Censoring books and music in correctional facilities isn’t just a problem in Arizona. A Georgia jail system implemented one of the strictest bans ever in 2019, preventing detained people from possessing any books other than a Bible. Another Georgia jail restricts what books and magazines prisoners can access to only those in the very limited jail book cart. Other correctional facilities have attempted to enforce bans on books including Paul Butler’s Chokehold: Policing Black Men and Michelle Alexander’s The New Jim Crow, which reflect on issues that directly affect a disproportionate portion of the incarcerated population — people of color. It’s notable that the state of Arizona, where Jones is incarcerated, has among the highest incarceration rates in the country, including for Black and Latinx people.

Correctional facilities often ban content that relates to race for its perceived effect on operations.
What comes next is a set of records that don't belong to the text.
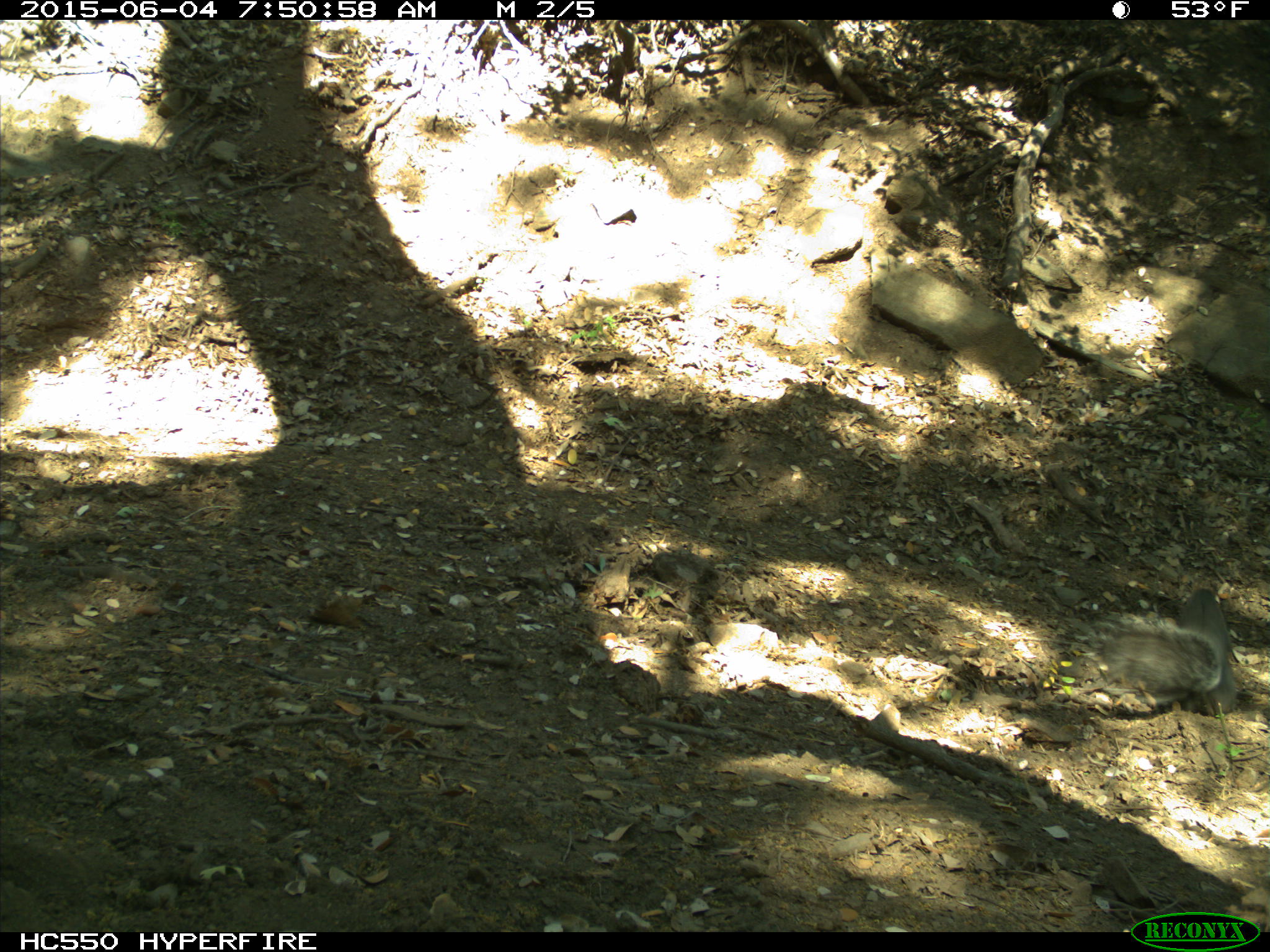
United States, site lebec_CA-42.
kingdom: Animalia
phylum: Chordata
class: Mammalia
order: Rodentia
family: Sciuridae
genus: Sciurus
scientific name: Sciurus carolinensis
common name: eastern gray squirrel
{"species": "Sciurus carolinensis (eastern gray squirrel)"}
The state of Texas, for example, claims that “racial content” in banned materials could be construed as being “written solely for the purpose of communicating information designed to achieve the breakdown of prisons through offender disruption.” Arizona goes much further, banning any content that espouses the “superiority of one racial/religious/political group […] over another.” But as far as we can tell, the ADC’s list of banned books does not include David Duke’s My Awakening or Adolf Hitler’s Mein Kampf. Nor do ADC rules target music by white artists like Johnny Cash and Alice Cooper, whose lyrics often allude to violence. The books and music that do get banned often share one thing in common: they are produced by Black artists and writers and reflect the Black experience in America.

The irony is that by censoring books like Chokehold, The New Jim Crow, and Elijah Muhammad’s Message to the Blackman in America, prison officials actually prove their premise that this country’s criminal legal system is designed to punish Black people.

Books provide one of the few opportunities for incarcerated people to engage in self-directed education, entertainment, and self-improvement at virtually no cost to the government. The books and CDs that Jones seeks are forms of artistic expression infused with social commentary and religious texts — all of which require the highest protections of the First Amendment. Jones’ case exemplifies the ever more tenuous grounds prison officials use to ban artistic content, especially when it’s made by Black artists and addresses the Black experience. The courts must defend the rights of incarcerated people to access artistic and religious content protected under the First Amendment.